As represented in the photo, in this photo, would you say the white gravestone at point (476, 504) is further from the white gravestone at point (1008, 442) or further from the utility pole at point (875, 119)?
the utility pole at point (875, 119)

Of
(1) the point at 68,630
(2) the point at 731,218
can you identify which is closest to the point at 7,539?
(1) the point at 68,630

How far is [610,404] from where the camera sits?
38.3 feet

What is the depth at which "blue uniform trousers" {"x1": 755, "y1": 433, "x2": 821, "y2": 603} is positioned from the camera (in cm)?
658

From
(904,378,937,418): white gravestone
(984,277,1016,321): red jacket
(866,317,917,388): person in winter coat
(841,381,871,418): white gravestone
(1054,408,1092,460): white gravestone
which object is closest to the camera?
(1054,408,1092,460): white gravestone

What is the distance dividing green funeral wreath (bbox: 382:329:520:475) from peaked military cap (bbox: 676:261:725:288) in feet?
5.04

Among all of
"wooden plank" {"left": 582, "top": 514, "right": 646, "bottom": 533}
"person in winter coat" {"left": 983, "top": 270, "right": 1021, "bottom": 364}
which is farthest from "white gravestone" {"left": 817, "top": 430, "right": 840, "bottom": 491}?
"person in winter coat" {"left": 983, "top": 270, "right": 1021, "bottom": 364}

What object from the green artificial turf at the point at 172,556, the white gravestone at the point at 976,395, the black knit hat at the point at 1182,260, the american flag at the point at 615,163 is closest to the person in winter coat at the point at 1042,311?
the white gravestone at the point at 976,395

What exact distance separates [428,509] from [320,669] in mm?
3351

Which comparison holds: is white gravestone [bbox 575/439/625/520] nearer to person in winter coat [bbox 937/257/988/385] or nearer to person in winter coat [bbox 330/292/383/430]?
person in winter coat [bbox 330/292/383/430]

## DIRECTIONS:
Output every row above word for word, with no changes.

## TASK OUTPUT:
As represented in the photo, in this photo, would you say the white gravestone at point (476, 504) is further from the white gravestone at point (1008, 442) or further from the utility pole at point (875, 119)?
the utility pole at point (875, 119)

Of
(1) the point at 68,630
(2) the point at 731,218
can you identify which is closest to the point at 7,539?
(1) the point at 68,630

How far is [610,404] from where the camera sits?
38.3 feet

What is the depth at which "blue uniform trousers" {"x1": 755, "y1": 433, "x2": 821, "y2": 603} is positioned from the camera (in cm)?
658

From
(904,378,937,418): white gravestone
(984,277,1016,321): red jacket
(866,317,917,388): person in winter coat
(841,381,871,418): white gravestone
(1054,408,1092,460): white gravestone
which object is closest to the camera?
(1054,408,1092,460): white gravestone

What is the distance dividing green funeral wreath (bbox: 382:329:520:475) from peaked military cap (bbox: 676:261:725:288) in feet?
5.04

Among all of
"wooden plank" {"left": 582, "top": 514, "right": 646, "bottom": 533}
"person in winter coat" {"left": 983, "top": 270, "right": 1021, "bottom": 364}
which is farthest from "white gravestone" {"left": 817, "top": 430, "right": 840, "bottom": 491}?
"person in winter coat" {"left": 983, "top": 270, "right": 1021, "bottom": 364}

What object from the green artificial turf at the point at 172,556, the white gravestone at the point at 976,395, the black knit hat at the point at 1182,260, the american flag at the point at 615,163 is closest to the person in winter coat at the point at 1042,311?
the white gravestone at the point at 976,395

What exact distance separates [428,509] from [320,669] in mm?
3351

Which comparison holds: is white gravestone [bbox 575/439/625/520] nearer to person in winter coat [bbox 937/257/988/385] or nearer to person in winter coat [bbox 330/292/383/430]?
person in winter coat [bbox 330/292/383/430]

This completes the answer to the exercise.